After a member of the Isola Group defected in 1972, early elections were called, which saw the AACR win eight of the 15 seats and return to government. The party won subsequent elections in 1976 and 1980.

After victory in the 1984 elections Hassan resigned without completing his term as Chief Minister in 1987 after an agreement on the shared use of Gibraltar Airport was signed by Spain and the United Kingdom, citing personal reasons. He was succeeded by the then Deputy Chief Minister, Adolfo Canepa. However, Canepa lost the 1988 election to Joe Bossano of the Gibraltar Socialist Labour Party (GSLP), winning only seven seats and forming the opposition in 1988. In 1992 they failed to return to power and were effectively dissolved thereafter. The last election with an AACR candidate was the 1998 by-election following the death of Robert Mor of the GSLP. The AACR candidate John Piris received only 337 votes and was defeated by Joseph Garcia of the Liberal Party of Gibraltar (LPG), backed by the GSLP.

==Ideology==
Until the 1960s the party was linked with the Gibraltar Confederation of Labour, which it had founded. However, the links with unions began to weaken thereafter. The party had a pragmatic and progressive policy platform, and aimed to strengthen relations with Britain, but also give the territory freedom. This was reflected in its campaign slogan "With Britain, but not under Britain".
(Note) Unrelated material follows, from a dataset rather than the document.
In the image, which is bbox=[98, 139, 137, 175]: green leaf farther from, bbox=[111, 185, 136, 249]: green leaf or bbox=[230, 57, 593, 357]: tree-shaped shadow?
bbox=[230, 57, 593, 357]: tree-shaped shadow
Like all other major Gibraltar political parties, it opposed transfer of sovereignty over Gibraltar from the United Kingdom to Spain.

==Gibraltar Award==
On 10 December 2007 the Self Determination for Gibraltar Group awarded the founding fathers of the AACR with the Gibraltar Award in recognition of their contribution to the political development, democratisation and emancipation of Gibraltar. The award was presented to Adolfo Canepa, the last AACR Chief Minister to hold office, in John Mackintosh Square on the 59th anniversary of the Universal Declaration of Human Rights.